US director Kathryn Bigelow holds her award at the 82nd Annual Academy Awards at the Kodak Theater in Hollywood, California, USA 07 March 2010. EPA/PAUL BUCK
Los Angeles - Iraq war drama The Hurt Locker won the Oscar for best picture Sunday and also made history when its director Kathryn Bigelow became the first woman to win the award for best director.
A tense and gripping film set during the Iraq War in 2004 The Hurt Locker was shot in almost documentary style on location in Jordan. It tells the story of a squad of American bomb disposal soldiers in the explosive streets Baghdad. After their leader is killed in a blast they get a reckless replacement with only weeks left till the end of their tour.
Mark Boal was a journalist embedded in a bomb disposal unit in Baghdad in 2004 and wrote the script based on his experiences. The film was made for just 20 million dollars and has earned some 21 million dollars at the global box office to make it the lowest earning Oscar winner ever.
'David slew Goliath,' declared the Los Angeles Times, referring to the low budget film's victory over blockbuster Avatar
Bigelow was clearly overjoyed at The Hurt Locker's victory but had little time to ponder its meaning as a woman.
'I hope I'm the first of many,' she said in a backstage interview. 'And, of course, I'd love to just think of myself as a filmmaker, and I long for the day when a modifier can be a moot point. But I'm ever grateful if I can inspire some young, intrepid, tenacious male or female filmmaker and have them feel that the impossible is possible and never give up on your dream.'
On stage she just seemed overjoyed at the success of her film and the recognition she got as a filmmaker. 'There's no other way to describe it, it's the moment of a lifetime,' she said. 'First of all, this is so extraordinary to be in the company of my fellow nominees, such powerful filmmakers who have inspired me and I have admired for, some of whom, for decades.'
In the run-up to the Oscars, she had also studiously avoided all questions about the significance of being the first woman to nab the directing Oscar, preferring to focus on her role as an artist rather than her identity as a woman.

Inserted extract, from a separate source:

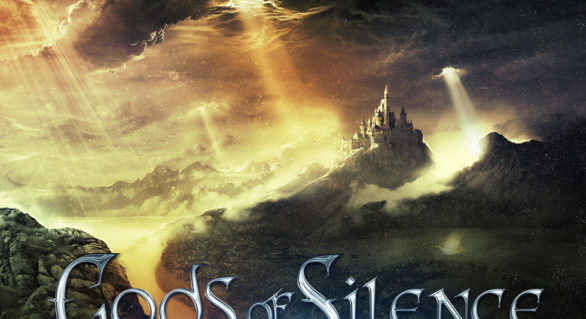 "Gods Of Silence unleash ""Neverland"" single & music video"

'I've spent a fair amount of time thinking about what my aptitude is, and I really think it's to explore and push the medium,' she told Newsweek magazine. 'It's not about breaking gender roles or genre traditions.'
Bigelow is far from the only woman to work behind the camera in Hollywood.
Most other female directors specialize in directing and writing films that appeal to women.
But Bigelow's niche is directing men in action or war movies. Her portfolio includes such tense and make dominated films as Near Dark, Point Break and K-19 TheWidowmaker, a claustrophobic thriller set in one of the most male dominated environments you could imagine - a Soviet nuclear sub.
In the Hurt Locker the only female role is the military-wife who's left behind, who appears for barely a minute or two in the entire movie.
Bigelow is not the first woman to be nominated for the directing Oscar. Italy's Lina Wertmuller was the first, for directing the 1975 film Seven Beauties. Jane Campion got a nod for The Piano in 1994 and Sofia Coppola was nominated for Lost in Translation in 2004.
But whether Bigelow's win will boost the fortunes of other female directors remains to be seen. According to The Centre for the Study in Film and Television, the percentage of top films directed by women has remained static at around 7 to 9 per cent over the past 25 years.
'We're running in place. There's been no progress since 1987,' the center's executive director, Martha Lauzen, told The Los Angeles Times.